TRMNL: The Ambient Layer
The final piece: a TRMNL e-ink display on my desk. 800x480 pixels, updates hourly. Shows portfolio value, regime status, pipeline health — not as alerts, but as ambient information.
ntfy is for “something happened, react.” TRMNL is for “glance at the desk, everything’s fine.”

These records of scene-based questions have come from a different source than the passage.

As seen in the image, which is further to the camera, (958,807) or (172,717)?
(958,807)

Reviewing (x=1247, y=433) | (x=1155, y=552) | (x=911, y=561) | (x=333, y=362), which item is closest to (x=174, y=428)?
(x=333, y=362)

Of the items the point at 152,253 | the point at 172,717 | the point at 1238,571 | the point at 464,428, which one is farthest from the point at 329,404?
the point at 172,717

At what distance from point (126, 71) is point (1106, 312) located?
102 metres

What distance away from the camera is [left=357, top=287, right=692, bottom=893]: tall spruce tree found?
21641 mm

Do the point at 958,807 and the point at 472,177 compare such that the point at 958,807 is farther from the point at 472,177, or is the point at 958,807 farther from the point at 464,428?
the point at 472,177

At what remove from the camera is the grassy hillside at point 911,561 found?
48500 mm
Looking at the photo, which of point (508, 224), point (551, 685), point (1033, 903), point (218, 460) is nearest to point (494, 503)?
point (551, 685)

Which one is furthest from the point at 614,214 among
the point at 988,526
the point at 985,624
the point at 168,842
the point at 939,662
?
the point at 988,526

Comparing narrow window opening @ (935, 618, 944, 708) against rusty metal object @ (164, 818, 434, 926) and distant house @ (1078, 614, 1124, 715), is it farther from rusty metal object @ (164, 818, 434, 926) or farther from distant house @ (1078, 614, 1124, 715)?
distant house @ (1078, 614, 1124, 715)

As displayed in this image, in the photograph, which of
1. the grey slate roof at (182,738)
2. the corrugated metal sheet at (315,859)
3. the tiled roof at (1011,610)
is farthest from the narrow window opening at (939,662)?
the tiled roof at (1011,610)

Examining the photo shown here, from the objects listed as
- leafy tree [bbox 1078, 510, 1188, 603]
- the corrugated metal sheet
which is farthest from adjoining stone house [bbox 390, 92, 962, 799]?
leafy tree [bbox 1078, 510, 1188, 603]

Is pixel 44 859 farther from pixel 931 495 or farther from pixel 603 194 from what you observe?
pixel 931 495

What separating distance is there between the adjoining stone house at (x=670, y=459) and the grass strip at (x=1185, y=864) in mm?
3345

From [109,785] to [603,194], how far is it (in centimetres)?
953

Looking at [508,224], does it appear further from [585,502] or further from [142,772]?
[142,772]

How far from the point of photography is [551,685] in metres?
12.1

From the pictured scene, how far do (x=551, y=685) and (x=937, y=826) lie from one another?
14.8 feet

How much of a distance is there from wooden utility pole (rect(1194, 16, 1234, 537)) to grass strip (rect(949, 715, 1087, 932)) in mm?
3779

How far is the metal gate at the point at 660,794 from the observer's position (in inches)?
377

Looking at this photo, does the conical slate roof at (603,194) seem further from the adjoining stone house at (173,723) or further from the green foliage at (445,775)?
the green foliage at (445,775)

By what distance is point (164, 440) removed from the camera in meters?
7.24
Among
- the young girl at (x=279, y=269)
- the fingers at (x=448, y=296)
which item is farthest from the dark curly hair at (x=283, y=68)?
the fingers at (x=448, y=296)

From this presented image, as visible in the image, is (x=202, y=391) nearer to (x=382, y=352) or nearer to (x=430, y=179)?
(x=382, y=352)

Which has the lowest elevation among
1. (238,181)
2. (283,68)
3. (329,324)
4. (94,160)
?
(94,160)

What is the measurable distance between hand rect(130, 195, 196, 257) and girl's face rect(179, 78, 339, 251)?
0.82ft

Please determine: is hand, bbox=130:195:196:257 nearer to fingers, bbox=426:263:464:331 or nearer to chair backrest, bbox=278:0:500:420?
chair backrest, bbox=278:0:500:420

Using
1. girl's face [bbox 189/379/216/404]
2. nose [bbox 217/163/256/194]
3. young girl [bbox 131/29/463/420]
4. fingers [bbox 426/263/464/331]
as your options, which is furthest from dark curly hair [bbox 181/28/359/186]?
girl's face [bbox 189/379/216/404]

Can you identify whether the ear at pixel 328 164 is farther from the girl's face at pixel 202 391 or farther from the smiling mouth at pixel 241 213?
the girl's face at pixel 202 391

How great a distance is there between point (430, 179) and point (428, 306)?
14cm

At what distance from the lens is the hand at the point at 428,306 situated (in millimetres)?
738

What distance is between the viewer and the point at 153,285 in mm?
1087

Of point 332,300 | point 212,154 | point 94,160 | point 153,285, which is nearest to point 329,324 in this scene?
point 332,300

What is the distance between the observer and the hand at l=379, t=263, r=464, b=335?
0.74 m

Different tools, different rhythms.
The Architecture Philosophy
Three layers, three rhythms:
| Layer | Device | Refresh | Purpose |
|---|---|---|---|
| Ambient | TRMNL e-ink | 1 hour | Glanceable dashboard, calm awareness |
| Active | iPhone/Watch via ntfy | Real-time | Alerts, trade signals, failures |
| Interactive | MacBook via SSH/Claude Code | On-demand | Development, analysis, deep work |
The Mac mini is the server. The MacBook is the client. The iPhone is the remote control. The TRMNL is the status board. Each device does what it’s best at.
Session Stats
| Metric | Value |
|---|---|
| Duration | ~4 hours |
| Agents spawned | 11 (9 ntfy scripts + TRMNL audit + claude-notify research) |
| Postgres migrated | 26M rows, 6.1 GB → 475 MB compressed |
| Docker containers on Mac mini | 12 + ntfy |
| ntfy channels created | 7 |
| Cron jobs installed | 5 (Mac mini) + 1 (MacBook) |
| Launchd daemons | 2 (docker-alerts, command-listener) |
| Scripts deployed | 8 |
| Docs created | 3 (API audit, style guide, Shortcuts guide) |
| Skills synced to Mac mini | 12 |
| Cost | $0 (Tailscale free, ntfy self-hosted, Docker local) |
The Moment
The moment it clicked: I’m sitting on the couch gaming. My Apple Watch buzzes — (;一_一) Alpaca pipeline stale, 6h since last pull. I pick up my phone, open Shortcuts, tap “Refresh Data.” The Mac mini upstairs receives the command, runs the pipeline, and sends back (*^-^*) Finviz: 908 tickers pulled, Alpaca: 2,499 rows upserted. I go back to gaming.
Infrastructure should work for you while you’re doing something else. That’s the whole point.